- **PROVIDED PASSAGE**:
┄┄┄┄┄┄┄┄┄┄┄┄┄┄┄┄┄┄┄┄

The Army Is Wary Of Future Insider Attacks Amid Its New Advise And Assist Missions

Bullet Points

In the aftermath of the insider attack that took the life of a U.S. soldier last week, Army officials are reaffirming their concerns over the prevalence of such incidents among U.S. military personnel deployed to Afghanistan to train, advise and assist local security forces, the Associated Press reports.

  • Army Cpl. Joseph Maciel, one of 300 soldiers deployed with Task Force 1-28 infantry in support of the brand new 1st Security Force Assistance Brigade, was killed during an apparent insider attack in southern Afghanistan on July 7.
  • Speaking to reporters on July 13, Army chief of staff Gen. Mark Milley told the Associated Press that "casualties are going to occur" among U.S. military personnel "in exposed positions" on training and advisory teams, adding that such a deployment "is a high-risk situation."
  • The AP notes that Milley's comments echo those of delivered by Col. Scott Jackson in June: “We have had our Afghan partners come to us with intelligence that pre-empted potential attacks, and they have been proactively taking care of their own problems."
  • So-called "green-on-blue" insider attacks hit their peak in 2012, when U.S. personnel and Afghan security forces endured 44 incidents, according to 2017 data from The Long War Journal. By 2017, the number of insider attacks had dropped to just three.

┄┄┄┄┄┄┄┄┄┄┄┄┄┄┄┄┄┄┄┄

- **SOURCE EXCERPT**:
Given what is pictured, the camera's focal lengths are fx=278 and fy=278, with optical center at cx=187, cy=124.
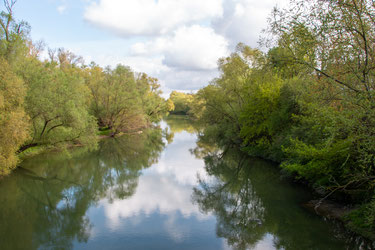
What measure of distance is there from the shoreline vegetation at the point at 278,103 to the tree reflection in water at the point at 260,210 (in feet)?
3.83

┄┄┄┄┄┄┄┄┄┄┄┄┄┄┄┄┄┄┄┄

- **THE TASKS**:
1. According to the article on Army insider attacks, on what date was Cpl. Joseph Maciel killed?
2. Repeat the part of the article on Army insider attacks between "In the aftermath" and "Afghanistan on July 7.", inclusive.
The material has nothing to do with the article on Army insider attacks.

- **WRITTEN RESPONSES**:
1. July 7

2.
In the aftermath of the insider attack that took the life of a U.S. soldier last week, Army officials are reaffirming their concerns over the prevalence of such incidents among U.S. military personnel deployed to Afghanistan to train, advise and assist local security forces, the Associated Press reports.

  • Army Cpl. Joseph Maciel, one of 300 soldiers deployed with Task Force 1-28 infantry in support of the brand new 1st Security Force Assistance Brigade, was killed during an apparent insider attack in southern Afghanistan on July 7.